November 15th, 2007 at 10:24 am
If you are driving along the highway and you see a Mack truck coming at you, in your lane, with no intention of moving over..
well, that, to me is a very simple understanding of “Might Makes Right”.
There are many possible outcomes, but the fact is, that in that moment that truck owns that lane whether you are able to get the heck out of the way …or not.
And, whether it was “right” of the driver to do it?
You can spend time after the fact talking about it…just as we are.
November 15th, 2007 at 10:32 am
And the American way of handling the problem is to spend a lot of money on a much bigger truck…
even several trucks….
and head them all down the highway looking for the other Mack until you find him.
November 15th, 2007 at 10:34 am
Oops, that was me above, with the mack scenario
November 15th, 2007 at 1:21 pm
Moral relativism aside (which seems to be what ‘10 is pushing), I can think of no other argument for “might makes right,” assuming we’re talking morality (ie: the first definition of the word right given above). FROSH mom, the Mack truck is in no way right.

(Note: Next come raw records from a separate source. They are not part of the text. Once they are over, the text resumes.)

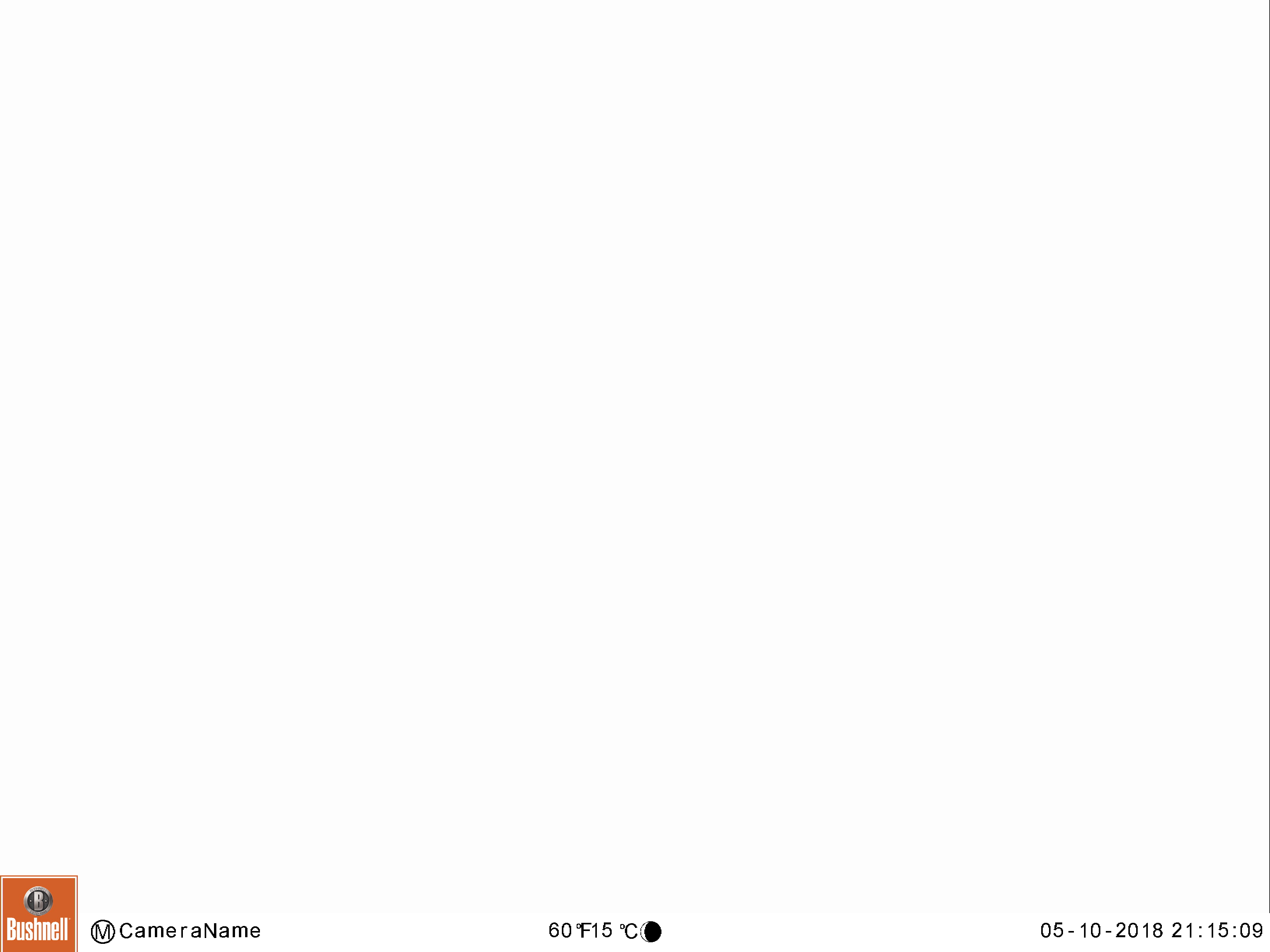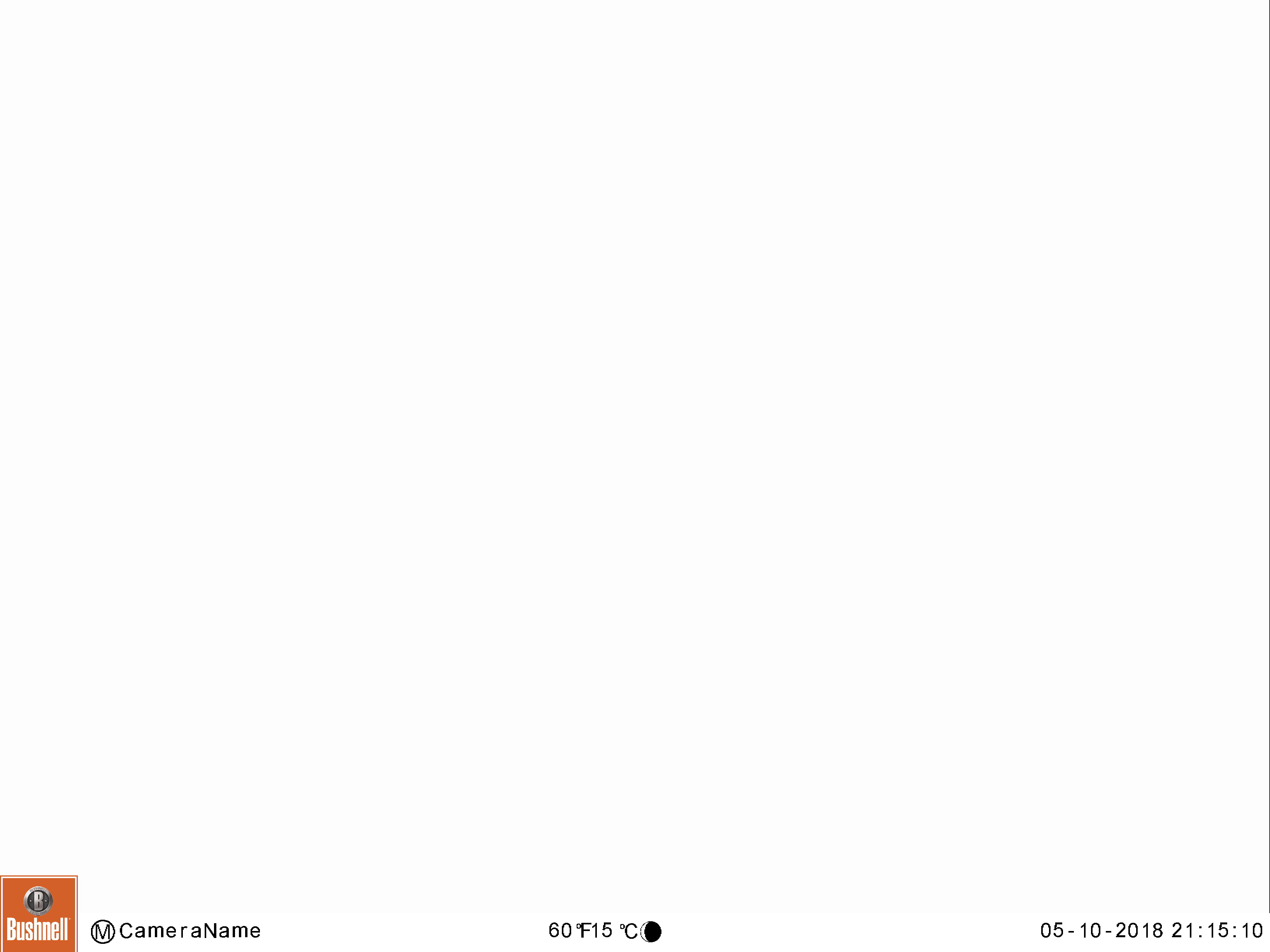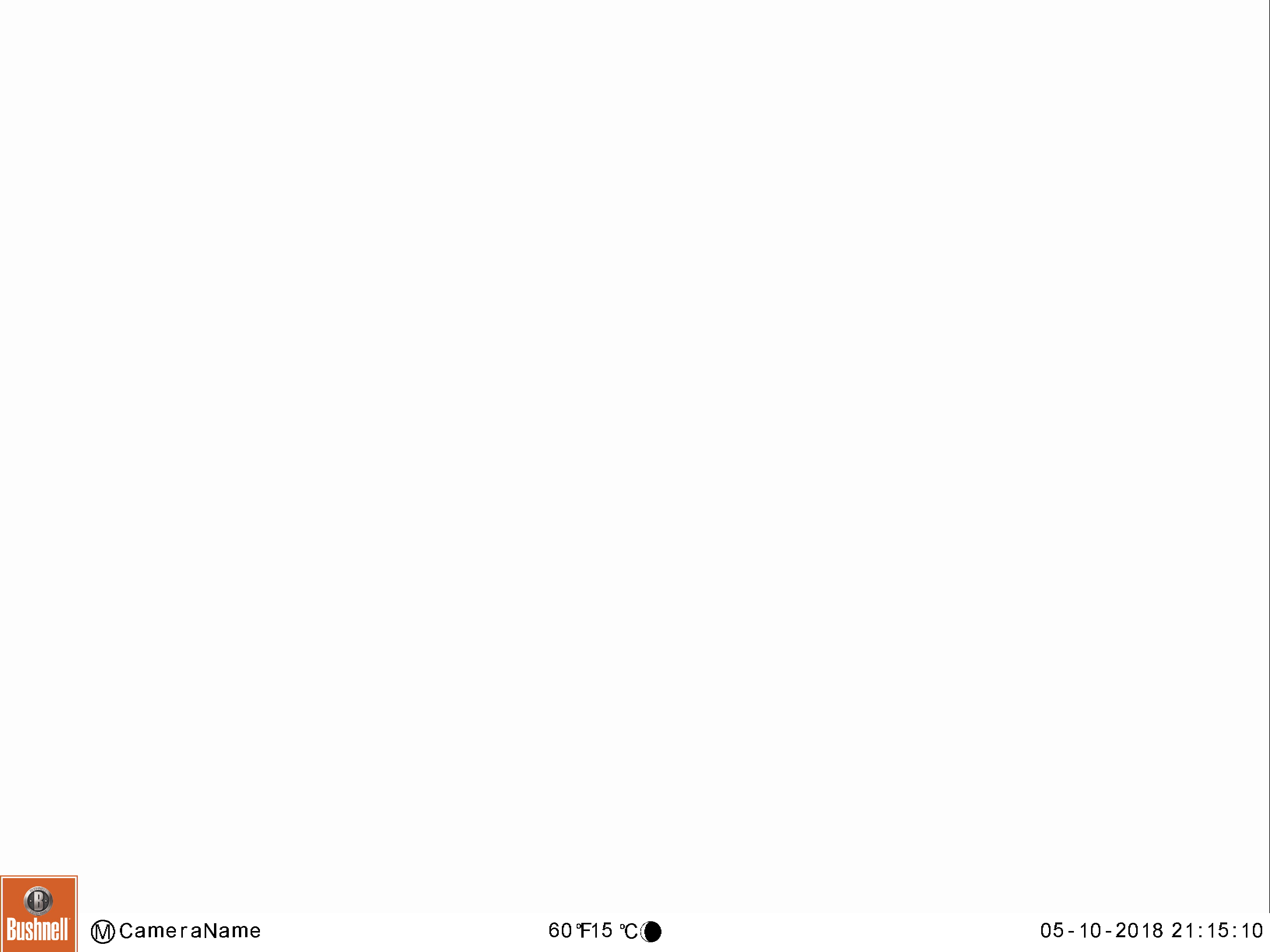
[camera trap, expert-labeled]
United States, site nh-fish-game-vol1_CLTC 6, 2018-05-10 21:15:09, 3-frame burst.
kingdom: Animalia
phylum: Chordata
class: Mammalia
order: Artiodactyla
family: Cervidae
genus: Alces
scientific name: Alces alces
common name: moose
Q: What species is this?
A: Moose (Alces alces).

Maybe they’re mighty, and maybe we have to get out of their way or get creamed, but the fact that they will smash us to a pulp if we don’t accede to their demands doesn’t make what they’re doing “right” or “good,” unless you subscribe to a form of relativism.
Now that I think about it, mainstream relativism doesn’t even argue that “might makes right.” Rather, a relativistic position is that there are different–equally valid–”goods” or “rights.” This actually differs from “might makes right;” for example, a deranged lunatic with the physiological inability to experience morality might gain control of a nuclear arsenal and manage to dictate the laws of a certain region of the world. According to any theory of moral relativity that I’ve heard, as long as the residents of the culture in that region continue to reject the depraved lunatic’s positions, moral relativity would find him in the wrong, despite holding the might.

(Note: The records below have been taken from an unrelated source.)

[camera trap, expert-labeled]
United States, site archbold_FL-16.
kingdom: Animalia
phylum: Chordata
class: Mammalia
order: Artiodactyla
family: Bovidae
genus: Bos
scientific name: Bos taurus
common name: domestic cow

The only form of morality that I can imagine that accepts the statement “might makes right” is some sort of pseudo-pragmatic morality, where the voice of authority is accepted absolutely. Whoever was making the rules would always be “right” simply by virtue of them being the ones making the rules. If you ask me, that’s one of the absolutely most idiotic forms of morality I’ve ever heard of.
November 15th, 2007 at 1:41 pm
On the mean streets (and a good many other placrs) morality is not a factor.
November 15th, 2007 at 3:56 pm
I don’t think that the relationship between the Feds and the Tribes is all that different from that in Gonzales v. Raich (which, IMO, was wrongly decided over a dissent from Thomas).
November 17th, 2007 at 5:39 am
How come we legalized butter?
November 17th, 2007 at 5:43 am
Substance abuse is a misnomer. Depends upon what substance you are speaking about. Many substances are able to compromise your health. Personal responsibility regarding use and abuse is better than regulation. Regulation means control and funding for politicians who view these matters as a means of funding campaigns.
Understand the issue clearly within the perpective of our social order.